# STUDY TEXT:
NASA hasn’t hired theologians to study reaction to alien life


CLAIM: “NASA just hired 24 theologians to assess how the world would react if we discovered alien life.” AP’S ASSESSMENT: False. NASA has not hired any theologians to study the potential reaction humans would have to the discovery of alien life.




apnews.com

Reactions: Like 1 | Funny 1


----------



## Jeri Tanner (Jan 1, 2022)

iainduguid said:


> Although widely reported, the original story now appears to be fake news.
> 
> 
> 
> ...


All this thread’s brain damage for NOTHING!

Reactions: Funny 2


----------



## ZackF (Jan 1, 2022)

Jeri Tanner said:


> All this thread’s brain damage for NOTHING!


Maybe NASA just called for volunteers.


----------



## Scottish Presbyterian (Jan 1, 2022)

If a fact checker says something is false, doesn't that usually mean it's probably true?

Reactions: Like 1


----------



## A.Joseph (Jan 1, 2022)

Scottish Presbyterian said:


> If a fact checker says something is false, doesn't that usually mean it's probably true?


Or the fact checker is doing damage control ahead of the propaganda push. The factual portion of the AP fact check reads as follows (Note: *Astrobiology* is a field of study. ..formerly known as exobiology, is an interdisciplinary scientific field *that studies the origins, early evolution, distribution, and future of life in the universe. Astrobiology considers the question of whether extraterrestrial life exists, and if it does, how humans can detect it*)….

_“*While the agency’s astrobiology program did grant money to the Center of Theological Inquiry, frequently referred to as CTI, to “assess societal implications for NASA’s astrobiological and search for life efforts,” NASA was not involved in the selection of researchers*, according to an agency spokesperson. *The fellows worked independently through the center and were not considered NASA employees. *

Further, the NASA-funded parts of the research concluded four years ago. The program was also funded in part by the John Templeton Foundation.

“*Individuals who receive grant funding from NASA are not employees, advisors, or spokespersons for the agency,”* the NASA spokesperson told the AP in an email. “Thus, the researchers and scholars involved with this study were not hired by NASA, but instead received funding through CTI to conduct this work.”

William Storrar, CTI’s director, told the AP that *the purpose of the program was not to advise NASA, but to convene scholars in the humanities to discuss research in astrobiology, which is the scientific field that studies the potential of the universe to harbor life outside Earth.*

“These scholarly reflections on the societal implications of astrobiology *are being published in a series of individual monographs and peer-reviewed academic journal articles by the theologians, religion scholars, philosophers and literary scholars who participated in our research program for visiting scholars at the Center of Theological Inquiry*,” Storrar wrote in an email.

The topic is also not new to NASA. The agency spokesperson added that NASA has sought to address similar topics, including the “potential societal impact of finding life beyond Earth,” since 1998.

# TO DO:
a – In the forum thread, since what year has NASA been working on topics such as the "potential societal impact of finding life beyond Earth"?
b – Reproduce the part of the forum thread between "William Storrar, CTI’s" and "wrote in an email.", inclusive.

# DATASET EXCERPTS:
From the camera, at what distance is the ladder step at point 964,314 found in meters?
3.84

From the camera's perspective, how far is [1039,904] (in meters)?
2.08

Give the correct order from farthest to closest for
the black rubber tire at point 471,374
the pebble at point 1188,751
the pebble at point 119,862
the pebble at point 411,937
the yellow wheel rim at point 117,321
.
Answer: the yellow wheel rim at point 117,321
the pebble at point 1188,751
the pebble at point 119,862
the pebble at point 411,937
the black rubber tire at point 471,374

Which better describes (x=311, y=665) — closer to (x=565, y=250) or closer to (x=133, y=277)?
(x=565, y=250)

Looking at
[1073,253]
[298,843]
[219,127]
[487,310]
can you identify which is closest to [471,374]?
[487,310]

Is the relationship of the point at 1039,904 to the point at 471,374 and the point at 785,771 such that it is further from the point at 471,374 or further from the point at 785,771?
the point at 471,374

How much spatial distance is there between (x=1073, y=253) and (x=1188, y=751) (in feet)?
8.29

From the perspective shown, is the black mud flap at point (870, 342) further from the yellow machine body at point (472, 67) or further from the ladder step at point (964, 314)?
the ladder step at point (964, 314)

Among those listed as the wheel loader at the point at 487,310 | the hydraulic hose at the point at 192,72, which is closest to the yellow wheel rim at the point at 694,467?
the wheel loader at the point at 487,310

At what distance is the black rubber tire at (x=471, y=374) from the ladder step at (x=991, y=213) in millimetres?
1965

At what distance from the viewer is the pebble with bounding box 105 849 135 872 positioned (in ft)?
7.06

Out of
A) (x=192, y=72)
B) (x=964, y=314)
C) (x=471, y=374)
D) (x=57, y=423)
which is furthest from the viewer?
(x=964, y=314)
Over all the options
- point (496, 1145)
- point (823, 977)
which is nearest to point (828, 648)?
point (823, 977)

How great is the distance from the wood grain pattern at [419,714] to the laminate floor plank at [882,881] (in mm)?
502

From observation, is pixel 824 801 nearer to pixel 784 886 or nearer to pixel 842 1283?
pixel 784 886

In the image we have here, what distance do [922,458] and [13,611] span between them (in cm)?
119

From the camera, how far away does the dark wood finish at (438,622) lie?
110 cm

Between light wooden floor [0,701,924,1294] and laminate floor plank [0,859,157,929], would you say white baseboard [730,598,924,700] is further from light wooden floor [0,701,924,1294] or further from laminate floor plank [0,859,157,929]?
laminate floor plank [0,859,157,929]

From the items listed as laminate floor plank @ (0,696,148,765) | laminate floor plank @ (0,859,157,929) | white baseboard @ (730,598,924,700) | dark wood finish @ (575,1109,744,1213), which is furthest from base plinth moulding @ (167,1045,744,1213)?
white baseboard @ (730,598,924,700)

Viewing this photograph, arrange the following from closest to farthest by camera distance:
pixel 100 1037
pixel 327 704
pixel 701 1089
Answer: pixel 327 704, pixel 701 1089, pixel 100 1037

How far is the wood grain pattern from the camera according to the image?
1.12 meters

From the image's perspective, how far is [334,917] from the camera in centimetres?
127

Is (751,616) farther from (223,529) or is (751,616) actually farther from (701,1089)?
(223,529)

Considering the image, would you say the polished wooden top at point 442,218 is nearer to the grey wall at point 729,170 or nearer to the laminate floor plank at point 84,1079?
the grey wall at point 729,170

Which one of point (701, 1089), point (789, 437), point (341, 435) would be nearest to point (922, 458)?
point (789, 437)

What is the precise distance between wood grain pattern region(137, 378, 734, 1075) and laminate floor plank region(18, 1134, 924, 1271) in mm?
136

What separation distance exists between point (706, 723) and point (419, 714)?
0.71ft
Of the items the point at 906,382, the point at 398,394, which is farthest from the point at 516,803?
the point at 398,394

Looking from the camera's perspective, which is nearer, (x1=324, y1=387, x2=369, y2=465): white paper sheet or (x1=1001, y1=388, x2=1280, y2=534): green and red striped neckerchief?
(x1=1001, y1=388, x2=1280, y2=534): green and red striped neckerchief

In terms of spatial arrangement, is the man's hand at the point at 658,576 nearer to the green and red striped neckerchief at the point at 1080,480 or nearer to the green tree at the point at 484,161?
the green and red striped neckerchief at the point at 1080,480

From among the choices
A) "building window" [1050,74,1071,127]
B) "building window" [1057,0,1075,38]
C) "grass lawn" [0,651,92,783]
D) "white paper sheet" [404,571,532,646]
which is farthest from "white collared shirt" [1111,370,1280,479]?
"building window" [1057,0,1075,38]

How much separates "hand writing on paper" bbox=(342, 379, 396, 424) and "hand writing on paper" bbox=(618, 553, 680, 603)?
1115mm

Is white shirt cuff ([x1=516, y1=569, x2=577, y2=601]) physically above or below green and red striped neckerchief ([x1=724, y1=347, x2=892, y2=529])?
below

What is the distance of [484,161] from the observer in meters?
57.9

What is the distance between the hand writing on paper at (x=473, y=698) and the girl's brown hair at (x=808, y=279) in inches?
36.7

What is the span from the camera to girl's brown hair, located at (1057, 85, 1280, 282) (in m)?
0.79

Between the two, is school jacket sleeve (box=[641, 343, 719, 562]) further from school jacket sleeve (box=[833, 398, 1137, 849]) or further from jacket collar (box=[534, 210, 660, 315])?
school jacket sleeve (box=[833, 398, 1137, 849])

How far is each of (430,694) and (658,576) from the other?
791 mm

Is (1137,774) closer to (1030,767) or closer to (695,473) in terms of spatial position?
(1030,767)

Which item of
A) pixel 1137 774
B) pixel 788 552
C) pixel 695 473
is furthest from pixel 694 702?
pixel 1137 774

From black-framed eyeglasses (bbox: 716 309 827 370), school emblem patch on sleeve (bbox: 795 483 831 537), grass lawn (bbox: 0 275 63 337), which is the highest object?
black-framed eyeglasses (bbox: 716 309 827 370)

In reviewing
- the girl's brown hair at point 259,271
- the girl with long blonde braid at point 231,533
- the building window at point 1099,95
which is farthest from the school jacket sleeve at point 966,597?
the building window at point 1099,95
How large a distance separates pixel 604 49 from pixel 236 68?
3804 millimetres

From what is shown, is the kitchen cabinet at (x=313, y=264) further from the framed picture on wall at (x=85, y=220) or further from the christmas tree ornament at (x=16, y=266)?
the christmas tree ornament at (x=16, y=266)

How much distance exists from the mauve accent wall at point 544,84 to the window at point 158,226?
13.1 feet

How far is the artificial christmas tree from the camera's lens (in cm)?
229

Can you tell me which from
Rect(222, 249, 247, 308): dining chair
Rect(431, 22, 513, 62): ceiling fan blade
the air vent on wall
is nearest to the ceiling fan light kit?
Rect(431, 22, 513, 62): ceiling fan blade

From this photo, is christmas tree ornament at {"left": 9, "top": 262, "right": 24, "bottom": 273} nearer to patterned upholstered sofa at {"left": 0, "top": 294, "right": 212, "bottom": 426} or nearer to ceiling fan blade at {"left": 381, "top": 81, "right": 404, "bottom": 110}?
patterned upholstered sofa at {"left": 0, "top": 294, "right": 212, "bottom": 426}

# ANSWERS TO EACH TASK:
a – Since 1998.

b –
William Storrar, CTI’s director, told the AP that *the purpose of the program was not to advise NASA, but to convene scholars in the humanities to discuss research in astrobiology, which is the scientific field that studies the potential of the universe to harbor life outside Earth.*

“These scholarly reflections on the societal implications of astrobiology *are being published in a series of individual monographs and peer-reviewed academic journal articles by the theologians, religion scholars, philosophers and literary scholars who participated in our research program for visiting scholars at the Center of Theological Inquiry*,” Storrar wrote in an email.